Another “cherry picked” story about SJWs, this time from The Atlantic.
Last fall, student protesters at Yale University demanded that Professor Nicholas Christakis, an academic star who has successfully mentored Ivy League undergraduates for years, step down from his position as faculty-in-residence at Silliman College, along with his wife, Erika Christakis, who shared in the job’s duties.
This is a very interesting and telling story. Erika Christakis wrote an email to the students of Silliman College after the Yale administration had put one out about offensive Halloween costumes. Essentially all Christakis was trying to do was empower the Silliman College students to make their own decisions concerning costumes and/or how they react to those that might offend. In reality, what she was doing was making the case that they were wise enough and mature enough to handle that without a directive from above.
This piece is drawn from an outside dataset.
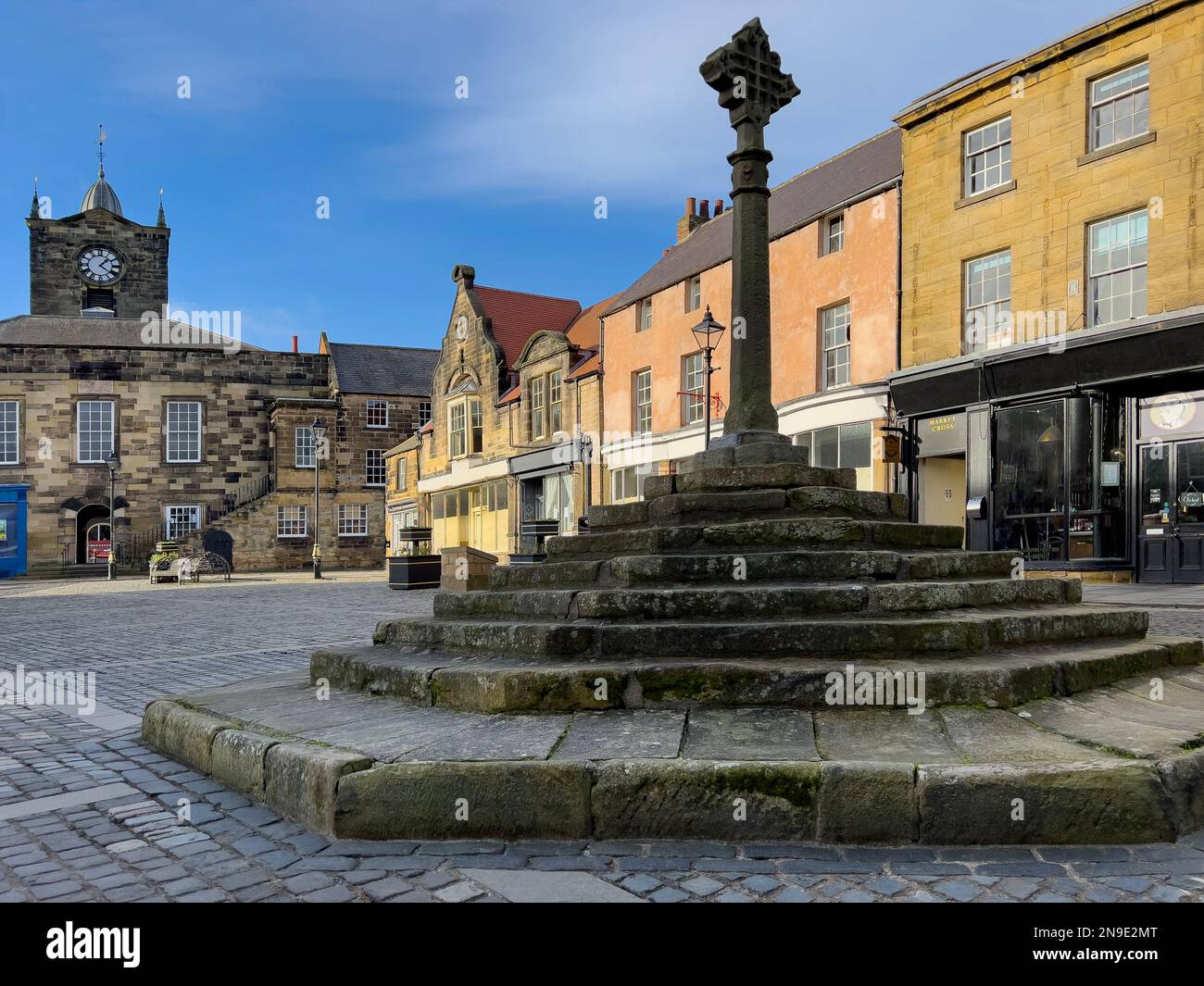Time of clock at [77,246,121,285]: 1:21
Boy was she wrong. The article also points to the disconnect between what the students believe is the role of the college and what the faculty believe it to be. To put it succinctly, the difference between a parent and a mentor. Interesting read.
Meanwhile at Harvard:
Earlier this month, Harvard President Drew Faust announced that students who joined single-sex organizations would be subject to punitive measures. They would be ineligible for certain scholarships and could not accept formal leadership roles in official campus groups. The policy is intended to quash the existence of politically disfavored extracurricular groups, like fraternities. It will also hurt female-only clubs.
Of course Harvard is a private institution and can do whatever it wants, but in this case it generated a backlash that reached into the faculty ranks. It seems the faculty is a bit miffed about the unilateral nature of this directive and it appears they plan to kill it
A group of the faculty put together a resolution:
“Harvard College shall not discriminate against students on the basis of organizations they join,” the proposal reads.
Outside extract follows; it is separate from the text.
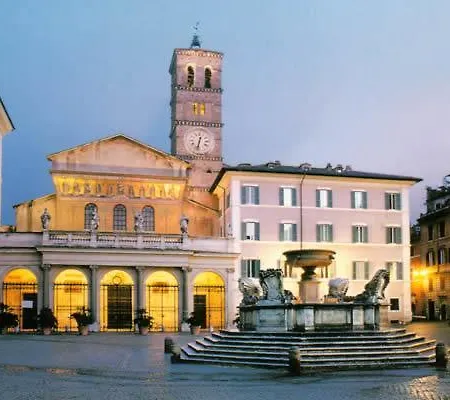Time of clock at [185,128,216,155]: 12:32
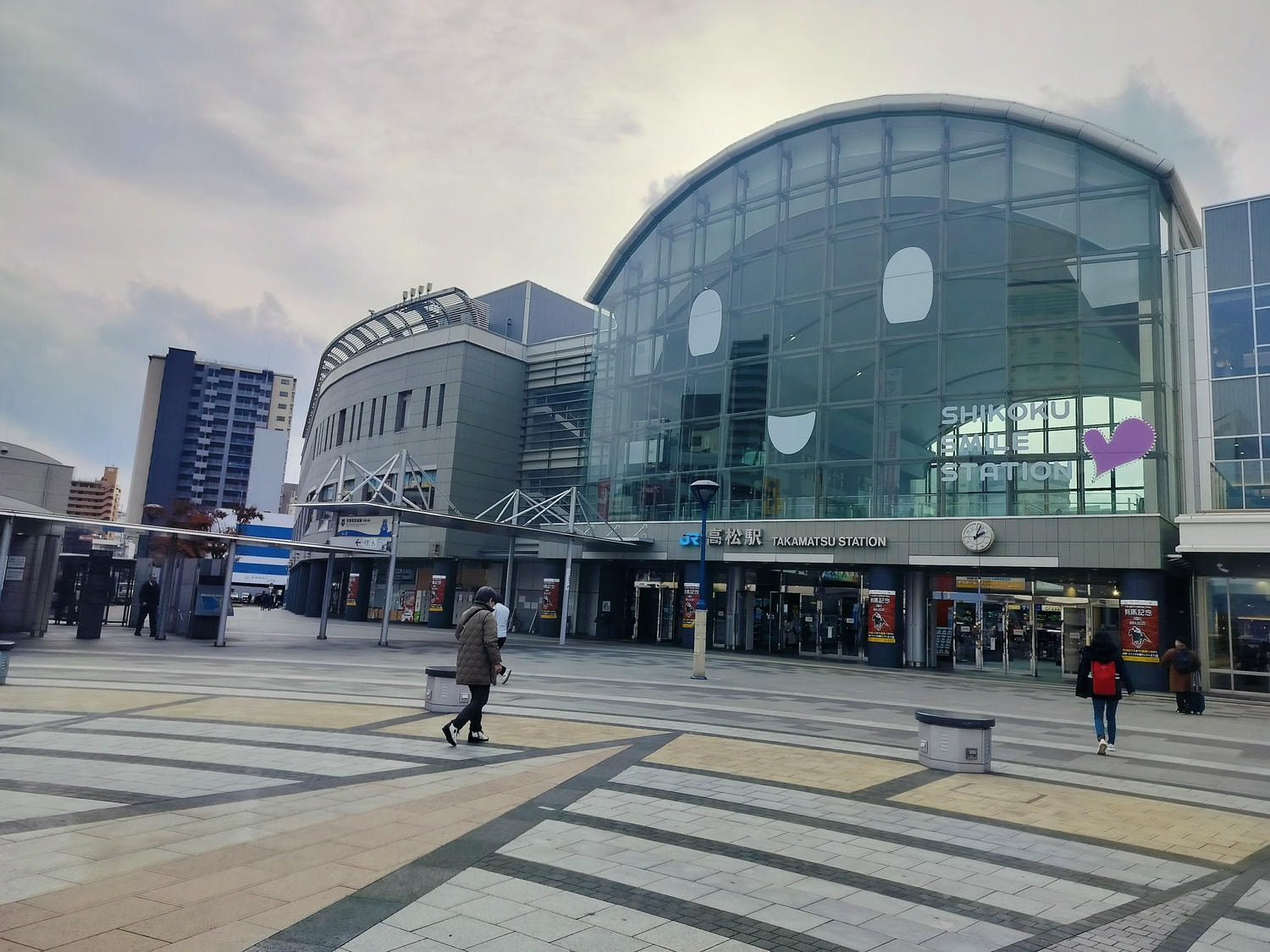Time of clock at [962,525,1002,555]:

The resolution is a shot across the bow for the administration, which would need faculty approval to implement the sanctions policy if it requires a change to the student handbook.
Faculty leaders interviewed by the Crimson said they weren’t consulted before the school announced the new policy
Now, if these colleges and universities would only stand up against the ridiculous SJW student demands and outrageous conduct, we might begin to believe the adults were in charge again.
Finally, the chief apologist for America is on the road again. Barack Obama visited Hiroshima and was photographed embracing a survivor of the nuclear blast there. On a human level, I get it. But this isn’t just some every day American choosing to do that. In fact, nothing the President of the United States does is done without some purpose in mind and frankly, the purpose that seems obvious, at least to me, is to physically express sorrow for the US doing what was necessary to win and end WW II.
Of course it is fashionable today to attempt to do things like that. Contextless gestures that ignore the reality of the history of the time. The fact that even after the bomb was dropped on Hiroshima, the War Council split which meant the war continued. And Nagasaki brought the same result. It took the unprecedented intervention of the Emperor to finally see surrender happen. The Japanese had a 14,000,000 man home militia as well as over 2,000,000 troops. They’d saved many thousands of kamikaze craft (submarines, aircraft and boats) for use if invaded. Casualties were estimated to run about a million on the US side and untold millions on the Japanese side.
The one who should be hugging people is the Emperor of Japan, saying Japan is sorry to the dwindling survivors of Pearl Harbor.
Harry Truman got it right:
Have a safe Memorial Day weekend and don’t forget that Memorial Day is for honoring those who’ve fallen in service and defense of our country – like the sailors at Pearl Harbor.